━━ Data in this exercise ━━
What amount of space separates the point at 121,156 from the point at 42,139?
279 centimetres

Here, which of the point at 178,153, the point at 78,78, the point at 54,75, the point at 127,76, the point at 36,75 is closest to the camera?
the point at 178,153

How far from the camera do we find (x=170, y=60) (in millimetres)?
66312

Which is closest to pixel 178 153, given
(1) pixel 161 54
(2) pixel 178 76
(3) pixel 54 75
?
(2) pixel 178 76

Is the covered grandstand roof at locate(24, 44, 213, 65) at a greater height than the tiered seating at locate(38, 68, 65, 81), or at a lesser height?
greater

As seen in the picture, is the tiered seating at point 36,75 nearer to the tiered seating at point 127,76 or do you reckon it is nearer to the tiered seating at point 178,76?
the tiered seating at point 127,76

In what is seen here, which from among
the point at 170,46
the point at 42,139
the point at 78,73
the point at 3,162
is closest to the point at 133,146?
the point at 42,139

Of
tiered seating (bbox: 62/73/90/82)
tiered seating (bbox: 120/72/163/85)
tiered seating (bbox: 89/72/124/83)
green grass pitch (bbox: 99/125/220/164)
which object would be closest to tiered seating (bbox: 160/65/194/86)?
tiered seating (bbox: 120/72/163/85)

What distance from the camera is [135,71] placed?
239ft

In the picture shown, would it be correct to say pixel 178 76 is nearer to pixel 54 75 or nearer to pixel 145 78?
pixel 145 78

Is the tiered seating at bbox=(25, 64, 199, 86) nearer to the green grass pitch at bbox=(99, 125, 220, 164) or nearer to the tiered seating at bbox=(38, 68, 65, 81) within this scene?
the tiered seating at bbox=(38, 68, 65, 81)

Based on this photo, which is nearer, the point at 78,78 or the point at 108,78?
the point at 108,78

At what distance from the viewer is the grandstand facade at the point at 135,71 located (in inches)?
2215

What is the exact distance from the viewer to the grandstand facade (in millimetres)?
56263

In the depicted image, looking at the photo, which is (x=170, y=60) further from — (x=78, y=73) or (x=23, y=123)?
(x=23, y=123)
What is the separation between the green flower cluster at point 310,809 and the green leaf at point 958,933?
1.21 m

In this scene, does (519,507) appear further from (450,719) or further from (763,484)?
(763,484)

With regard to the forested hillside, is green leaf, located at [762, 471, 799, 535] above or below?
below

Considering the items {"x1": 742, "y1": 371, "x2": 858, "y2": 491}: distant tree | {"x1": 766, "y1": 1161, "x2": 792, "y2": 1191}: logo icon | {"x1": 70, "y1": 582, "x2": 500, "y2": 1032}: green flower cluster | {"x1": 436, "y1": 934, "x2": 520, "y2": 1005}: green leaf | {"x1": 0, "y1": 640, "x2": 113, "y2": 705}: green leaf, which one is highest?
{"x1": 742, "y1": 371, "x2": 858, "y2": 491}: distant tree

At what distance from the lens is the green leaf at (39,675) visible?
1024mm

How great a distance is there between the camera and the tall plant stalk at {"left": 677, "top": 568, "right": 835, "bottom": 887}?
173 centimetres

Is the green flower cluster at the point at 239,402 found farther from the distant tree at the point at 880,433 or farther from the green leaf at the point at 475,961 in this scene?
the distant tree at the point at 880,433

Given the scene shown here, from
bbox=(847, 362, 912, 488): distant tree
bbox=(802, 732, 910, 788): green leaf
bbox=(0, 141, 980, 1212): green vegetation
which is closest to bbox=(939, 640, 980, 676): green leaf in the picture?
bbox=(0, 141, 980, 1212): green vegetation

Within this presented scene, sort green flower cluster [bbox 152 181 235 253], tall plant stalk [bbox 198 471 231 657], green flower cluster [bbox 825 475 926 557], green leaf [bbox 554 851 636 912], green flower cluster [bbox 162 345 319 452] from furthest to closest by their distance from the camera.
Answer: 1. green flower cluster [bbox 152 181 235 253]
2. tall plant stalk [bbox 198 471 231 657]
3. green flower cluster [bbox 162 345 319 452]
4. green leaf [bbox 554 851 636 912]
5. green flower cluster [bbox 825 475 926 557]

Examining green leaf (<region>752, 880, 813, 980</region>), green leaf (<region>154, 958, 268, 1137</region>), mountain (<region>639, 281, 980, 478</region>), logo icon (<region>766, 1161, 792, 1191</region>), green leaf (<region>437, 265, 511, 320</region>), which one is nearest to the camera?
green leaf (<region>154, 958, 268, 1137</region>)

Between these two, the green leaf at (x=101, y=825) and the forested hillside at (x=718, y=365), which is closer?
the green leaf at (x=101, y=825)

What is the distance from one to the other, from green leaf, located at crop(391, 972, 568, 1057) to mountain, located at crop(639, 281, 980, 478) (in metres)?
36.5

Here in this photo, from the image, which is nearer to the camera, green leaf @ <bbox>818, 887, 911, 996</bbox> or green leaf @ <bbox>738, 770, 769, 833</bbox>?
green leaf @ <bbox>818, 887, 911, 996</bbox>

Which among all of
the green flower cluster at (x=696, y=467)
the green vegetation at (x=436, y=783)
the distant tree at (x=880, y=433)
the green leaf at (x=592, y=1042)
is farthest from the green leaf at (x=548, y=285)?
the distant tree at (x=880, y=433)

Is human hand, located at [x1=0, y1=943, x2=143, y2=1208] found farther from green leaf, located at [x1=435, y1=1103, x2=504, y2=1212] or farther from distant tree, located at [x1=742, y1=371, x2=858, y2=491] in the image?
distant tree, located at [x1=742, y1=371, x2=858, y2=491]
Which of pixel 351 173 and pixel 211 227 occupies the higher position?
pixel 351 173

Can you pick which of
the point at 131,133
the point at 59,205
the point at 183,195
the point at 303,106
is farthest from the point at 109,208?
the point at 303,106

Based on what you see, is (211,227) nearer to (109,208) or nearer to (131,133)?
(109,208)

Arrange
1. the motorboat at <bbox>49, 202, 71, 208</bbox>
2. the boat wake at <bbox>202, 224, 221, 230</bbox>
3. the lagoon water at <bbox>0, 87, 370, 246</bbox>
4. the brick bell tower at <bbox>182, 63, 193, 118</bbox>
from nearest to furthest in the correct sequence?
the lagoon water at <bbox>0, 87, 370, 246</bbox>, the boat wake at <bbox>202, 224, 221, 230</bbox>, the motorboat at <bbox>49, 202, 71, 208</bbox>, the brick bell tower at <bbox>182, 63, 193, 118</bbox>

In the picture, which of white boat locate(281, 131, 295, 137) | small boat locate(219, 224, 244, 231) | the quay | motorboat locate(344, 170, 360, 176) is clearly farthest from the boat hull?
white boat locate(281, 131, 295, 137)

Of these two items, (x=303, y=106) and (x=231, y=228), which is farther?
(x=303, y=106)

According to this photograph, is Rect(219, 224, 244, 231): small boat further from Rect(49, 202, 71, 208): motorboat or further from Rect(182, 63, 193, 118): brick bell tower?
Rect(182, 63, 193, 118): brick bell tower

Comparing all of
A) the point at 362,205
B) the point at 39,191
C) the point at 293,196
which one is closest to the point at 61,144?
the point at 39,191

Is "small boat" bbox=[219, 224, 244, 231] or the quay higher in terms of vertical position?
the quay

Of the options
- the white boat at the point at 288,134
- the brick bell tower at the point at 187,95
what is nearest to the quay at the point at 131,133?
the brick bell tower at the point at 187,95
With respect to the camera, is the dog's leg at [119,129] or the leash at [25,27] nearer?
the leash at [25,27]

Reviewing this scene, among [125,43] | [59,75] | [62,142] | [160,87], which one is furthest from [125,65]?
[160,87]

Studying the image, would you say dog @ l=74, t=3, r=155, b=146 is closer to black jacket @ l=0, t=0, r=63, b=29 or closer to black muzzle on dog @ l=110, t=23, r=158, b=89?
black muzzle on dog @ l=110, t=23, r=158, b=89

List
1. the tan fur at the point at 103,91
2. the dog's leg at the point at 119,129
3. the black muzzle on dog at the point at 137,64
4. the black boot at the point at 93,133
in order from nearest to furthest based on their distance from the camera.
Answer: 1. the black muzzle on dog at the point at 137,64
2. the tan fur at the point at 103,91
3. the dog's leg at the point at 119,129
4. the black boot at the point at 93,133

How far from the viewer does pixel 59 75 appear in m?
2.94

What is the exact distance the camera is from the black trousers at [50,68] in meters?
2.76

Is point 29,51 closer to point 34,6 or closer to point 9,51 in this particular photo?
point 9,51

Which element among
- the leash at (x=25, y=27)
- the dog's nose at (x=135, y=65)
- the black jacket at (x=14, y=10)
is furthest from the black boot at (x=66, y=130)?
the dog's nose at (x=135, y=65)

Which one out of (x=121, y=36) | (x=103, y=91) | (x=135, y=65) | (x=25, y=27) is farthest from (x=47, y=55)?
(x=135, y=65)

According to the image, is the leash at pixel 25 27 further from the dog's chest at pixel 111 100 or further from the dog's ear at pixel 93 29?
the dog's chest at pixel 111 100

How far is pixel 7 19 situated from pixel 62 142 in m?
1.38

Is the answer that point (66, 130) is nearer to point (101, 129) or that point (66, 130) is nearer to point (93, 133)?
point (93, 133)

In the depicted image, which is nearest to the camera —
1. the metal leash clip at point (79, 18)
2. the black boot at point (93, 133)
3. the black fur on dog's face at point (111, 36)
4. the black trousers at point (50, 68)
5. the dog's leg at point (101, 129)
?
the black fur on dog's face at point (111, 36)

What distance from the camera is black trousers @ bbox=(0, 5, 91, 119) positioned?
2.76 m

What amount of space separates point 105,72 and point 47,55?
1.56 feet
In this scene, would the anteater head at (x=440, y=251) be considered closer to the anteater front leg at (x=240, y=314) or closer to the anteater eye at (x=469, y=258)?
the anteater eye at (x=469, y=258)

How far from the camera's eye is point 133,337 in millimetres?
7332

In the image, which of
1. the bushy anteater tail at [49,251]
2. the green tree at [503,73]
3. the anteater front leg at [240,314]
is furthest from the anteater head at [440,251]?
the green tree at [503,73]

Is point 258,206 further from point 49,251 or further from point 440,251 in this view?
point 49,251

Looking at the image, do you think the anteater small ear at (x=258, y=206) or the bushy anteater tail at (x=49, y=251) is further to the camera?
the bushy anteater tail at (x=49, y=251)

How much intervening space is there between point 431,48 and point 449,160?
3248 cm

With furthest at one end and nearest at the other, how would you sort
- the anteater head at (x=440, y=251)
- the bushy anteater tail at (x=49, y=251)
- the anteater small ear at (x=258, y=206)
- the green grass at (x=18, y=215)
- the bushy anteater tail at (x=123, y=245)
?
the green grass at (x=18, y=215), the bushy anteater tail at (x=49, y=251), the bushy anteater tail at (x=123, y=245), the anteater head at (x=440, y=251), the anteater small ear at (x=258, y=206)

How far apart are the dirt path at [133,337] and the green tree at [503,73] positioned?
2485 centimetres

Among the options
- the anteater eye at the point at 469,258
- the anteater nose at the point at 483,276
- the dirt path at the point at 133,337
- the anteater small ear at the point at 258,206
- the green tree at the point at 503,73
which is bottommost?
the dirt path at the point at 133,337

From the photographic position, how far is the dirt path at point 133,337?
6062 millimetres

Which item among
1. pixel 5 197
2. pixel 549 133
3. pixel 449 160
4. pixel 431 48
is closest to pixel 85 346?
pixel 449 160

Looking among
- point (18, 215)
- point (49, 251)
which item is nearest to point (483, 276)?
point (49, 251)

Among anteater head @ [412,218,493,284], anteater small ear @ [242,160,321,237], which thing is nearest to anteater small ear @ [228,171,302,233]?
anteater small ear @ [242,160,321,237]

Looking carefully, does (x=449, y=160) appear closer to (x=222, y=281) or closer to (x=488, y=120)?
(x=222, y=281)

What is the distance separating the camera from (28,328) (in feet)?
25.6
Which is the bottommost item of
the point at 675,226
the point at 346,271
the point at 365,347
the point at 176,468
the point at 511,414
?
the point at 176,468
━━━
What you should do
Could you copy out the rows word for word, beginning at the line that contains "Looking at the image, do" and stopping after the line that contains "2485 centimetres"?

The output
Looking at the image, do you think the anteater small ear at (x=258, y=206) or the bushy anteater tail at (x=49, y=251) is further to the camera?
the bushy anteater tail at (x=49, y=251)

How much intervening space is there between point 431,48 and point 449,160?
3248 cm

With furthest at one end and nearest at the other, how would you sort
- the anteater head at (x=440, y=251)
- the bushy anteater tail at (x=49, y=251)
- the anteater small ear at (x=258, y=206)
- the green grass at (x=18, y=215)
- the bushy anteater tail at (x=123, y=245)
?
the green grass at (x=18, y=215), the bushy anteater tail at (x=49, y=251), the bushy anteater tail at (x=123, y=245), the anteater head at (x=440, y=251), the anteater small ear at (x=258, y=206)

How far apart are the dirt path at [133,337] and the green tree at [503,73] positioned?
2485 centimetres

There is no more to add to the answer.